The tiniest things are the greatest mystery of all. Protected by invisibility, the secret world explodes. A
rock’s
a rock, before and after; it never stops being a rock. But a tree, before it’s a tree, is a seed; man, before he’s man, is a morula.

The greatest projects lie dozing in what’s limited, in what’s circumscribed.

When I understood this, all at once, I understood that small things have to be taken care of.

After the death of the big walnut tree, I wept for days. At first you tried to console me – how could chopping down a plant devastate a girl so utterly? You loved trees, too; you would never have done a thing like that to spite me. You’d decided it had to go because it was causing problems; it was too close to the house, and also to the cedar tree. Trees need space, you kept telling me, and besides, who knows, one day a root might have thrust its way up into the toilet bowl like a nautilus’s tentacle, and surely I wouldn’t have wanted such a frightening thing to happen! You were trying to make me laugh, or at least smile, but with scant success.

After the great eruption was over, I spent every day lying immobile on the floor of my room, staring at an obtuse, cement sky incapable of providing any clarification.

Shortly before, in one of my illustrated books, I’d read a story about sea cucumbers. They’re harmless,
faceless
creatures that are nonetheless as stubbornly attached to life as any other living thing. When they’re attacked, they expel the entire tangled mass of their internal organs all at once – heart, intestine, lungs, liver, reproductive organs – immobilising their predator in something like a gladiator’s net and thus gaining enough time to reach safety, to take shelter in a forest of algae, where they can rest and allow their cells to aggregate and differentiate until they produce a perfect copy of the viscera they’ve discharged.

You see, I found myself in the same condition as a sea cucumber after an attack: emptied out.
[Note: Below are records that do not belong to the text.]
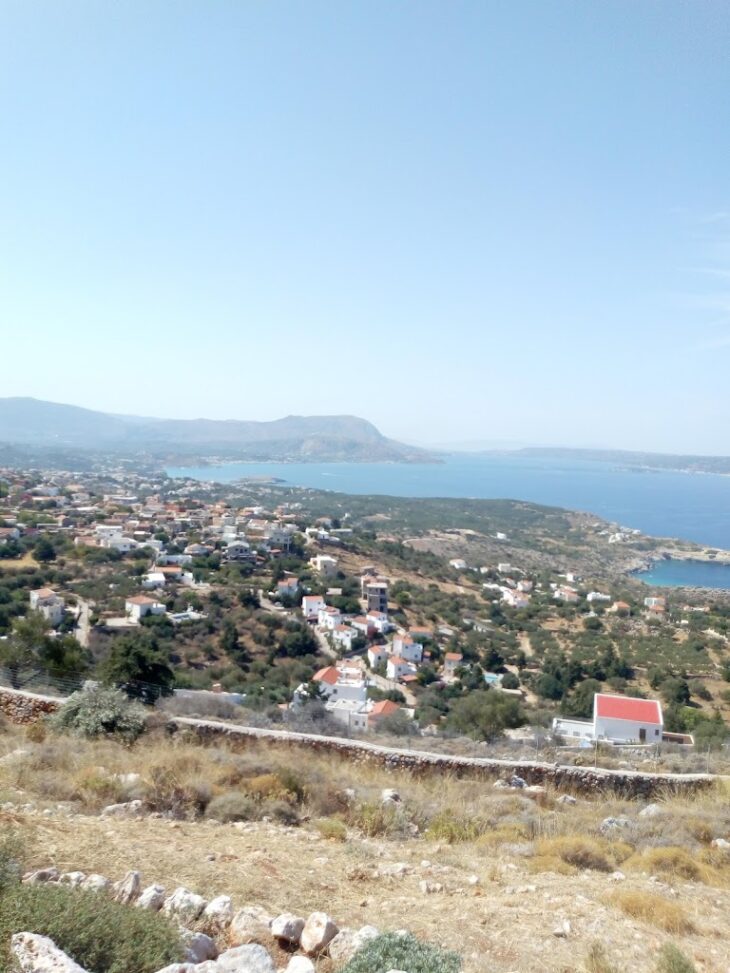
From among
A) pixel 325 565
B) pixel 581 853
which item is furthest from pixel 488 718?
pixel 325 565

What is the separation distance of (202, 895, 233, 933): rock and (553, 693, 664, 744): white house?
12539 millimetres

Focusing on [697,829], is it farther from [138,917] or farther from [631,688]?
[631,688]

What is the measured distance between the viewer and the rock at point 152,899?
3.06m

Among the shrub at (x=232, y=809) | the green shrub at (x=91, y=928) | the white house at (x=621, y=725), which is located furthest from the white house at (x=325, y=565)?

I had no words to say. I answered none of your many questions. We lived in two different worlds; good sense prevailed, on the whole, in yours, while mine was a universe of threats and darkness, occasionally pierced by lightning. The relationship between our two worlds was unambiguous: I could see yours, but you weren’t capable of perceiving mine.
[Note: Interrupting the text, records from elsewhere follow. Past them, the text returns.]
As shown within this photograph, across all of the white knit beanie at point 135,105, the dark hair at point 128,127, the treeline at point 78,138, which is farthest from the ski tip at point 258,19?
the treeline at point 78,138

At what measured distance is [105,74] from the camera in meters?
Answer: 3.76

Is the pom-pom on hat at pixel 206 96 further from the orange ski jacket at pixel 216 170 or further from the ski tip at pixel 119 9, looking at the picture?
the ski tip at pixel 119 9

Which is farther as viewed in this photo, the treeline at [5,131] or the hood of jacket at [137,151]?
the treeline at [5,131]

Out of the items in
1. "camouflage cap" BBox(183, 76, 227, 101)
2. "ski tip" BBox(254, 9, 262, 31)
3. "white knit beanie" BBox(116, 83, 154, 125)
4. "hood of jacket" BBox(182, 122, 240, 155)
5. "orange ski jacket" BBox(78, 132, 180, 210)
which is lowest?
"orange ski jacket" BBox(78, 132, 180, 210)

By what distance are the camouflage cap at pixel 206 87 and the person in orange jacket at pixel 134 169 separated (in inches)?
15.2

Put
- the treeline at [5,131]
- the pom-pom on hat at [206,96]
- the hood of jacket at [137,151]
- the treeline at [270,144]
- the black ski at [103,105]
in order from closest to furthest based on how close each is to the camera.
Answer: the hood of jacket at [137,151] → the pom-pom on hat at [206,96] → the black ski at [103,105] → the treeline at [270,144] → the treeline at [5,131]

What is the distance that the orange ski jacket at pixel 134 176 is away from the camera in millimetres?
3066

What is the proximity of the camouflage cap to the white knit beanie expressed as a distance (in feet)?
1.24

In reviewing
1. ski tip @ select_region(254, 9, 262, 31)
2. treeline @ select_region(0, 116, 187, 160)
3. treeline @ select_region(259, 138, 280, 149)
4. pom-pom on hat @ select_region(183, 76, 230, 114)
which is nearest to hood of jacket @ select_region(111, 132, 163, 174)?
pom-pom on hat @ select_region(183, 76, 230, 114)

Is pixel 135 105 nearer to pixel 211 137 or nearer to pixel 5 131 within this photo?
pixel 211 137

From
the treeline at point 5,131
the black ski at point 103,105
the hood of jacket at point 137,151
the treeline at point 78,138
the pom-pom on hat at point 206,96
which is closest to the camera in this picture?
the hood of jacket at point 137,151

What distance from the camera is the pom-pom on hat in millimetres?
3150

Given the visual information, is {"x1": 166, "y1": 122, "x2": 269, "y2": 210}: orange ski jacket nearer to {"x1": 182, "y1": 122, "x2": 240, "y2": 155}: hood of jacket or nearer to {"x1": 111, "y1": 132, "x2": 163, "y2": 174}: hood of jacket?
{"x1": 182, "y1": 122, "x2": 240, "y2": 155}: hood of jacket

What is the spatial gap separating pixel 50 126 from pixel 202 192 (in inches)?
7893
And therefore, on the third day, after your good sense had been exhausted, your patience overcome, and maybe even the paediatrician consulted, you opened the door of my room and said, ‘Enough already! You’re throwing a genuine tantrum. A tree’s only a tree, and you can always plant another one.’ Then you started busying yourself with housework, the way you probably did in the mornings when I was in school.
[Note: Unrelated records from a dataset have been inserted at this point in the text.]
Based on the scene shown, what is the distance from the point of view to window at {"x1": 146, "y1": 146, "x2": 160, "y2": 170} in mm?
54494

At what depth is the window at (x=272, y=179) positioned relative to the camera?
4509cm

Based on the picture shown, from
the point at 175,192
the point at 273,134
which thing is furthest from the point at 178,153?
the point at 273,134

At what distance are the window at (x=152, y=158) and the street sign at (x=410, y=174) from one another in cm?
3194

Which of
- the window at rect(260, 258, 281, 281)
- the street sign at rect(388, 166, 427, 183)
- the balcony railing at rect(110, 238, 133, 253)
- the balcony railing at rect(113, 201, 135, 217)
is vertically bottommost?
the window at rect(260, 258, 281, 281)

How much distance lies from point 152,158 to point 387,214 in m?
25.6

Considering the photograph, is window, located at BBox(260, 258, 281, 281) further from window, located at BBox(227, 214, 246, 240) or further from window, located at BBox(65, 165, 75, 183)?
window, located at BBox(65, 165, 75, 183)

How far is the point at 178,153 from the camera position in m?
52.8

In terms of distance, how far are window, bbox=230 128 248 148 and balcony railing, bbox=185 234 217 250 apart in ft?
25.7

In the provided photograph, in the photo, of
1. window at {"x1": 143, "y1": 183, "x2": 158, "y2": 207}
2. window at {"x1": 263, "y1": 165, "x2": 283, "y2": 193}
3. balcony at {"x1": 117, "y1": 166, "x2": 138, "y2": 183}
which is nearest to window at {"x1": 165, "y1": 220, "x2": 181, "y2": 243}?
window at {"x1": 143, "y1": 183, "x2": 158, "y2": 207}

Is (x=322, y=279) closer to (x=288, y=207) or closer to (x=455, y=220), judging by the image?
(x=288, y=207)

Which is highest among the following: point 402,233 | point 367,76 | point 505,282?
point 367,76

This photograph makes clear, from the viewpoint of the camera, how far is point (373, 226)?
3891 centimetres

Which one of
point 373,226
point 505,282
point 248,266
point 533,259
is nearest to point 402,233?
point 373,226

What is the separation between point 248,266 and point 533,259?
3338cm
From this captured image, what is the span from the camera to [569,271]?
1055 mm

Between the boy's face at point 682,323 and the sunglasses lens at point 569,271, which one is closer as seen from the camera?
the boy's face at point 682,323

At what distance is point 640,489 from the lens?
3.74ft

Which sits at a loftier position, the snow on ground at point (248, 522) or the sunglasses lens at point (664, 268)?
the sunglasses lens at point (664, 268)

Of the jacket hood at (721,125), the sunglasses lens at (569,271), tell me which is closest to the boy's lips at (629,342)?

It’s never been in my character to fling recriminations in someone’s face. Nobody’s to blame for interplanetary distances; they’re due to various laws of gravitation. Everyone’s horizon is different. You knew that, too: you always used to read
The Little Prince
to me, so you knew that every asteroid has its own kind of inhabitant. I felt a little dazed by your failure to think about the baobab, because the walnut tree was exactly like the baobab. The rosebush you insisted on buying for me afterwards couldn’t take its place in any way.

A rosebush makes a striking appearance and gives off a pleasant scent, but then the rose gets clipped and stuck in a vase and finally winds up in the bin. But a beloved tree puts down roots around your heart. When the tree dies, the roots dry up and fall away, leaving behind minute but indelible scars to remember it by.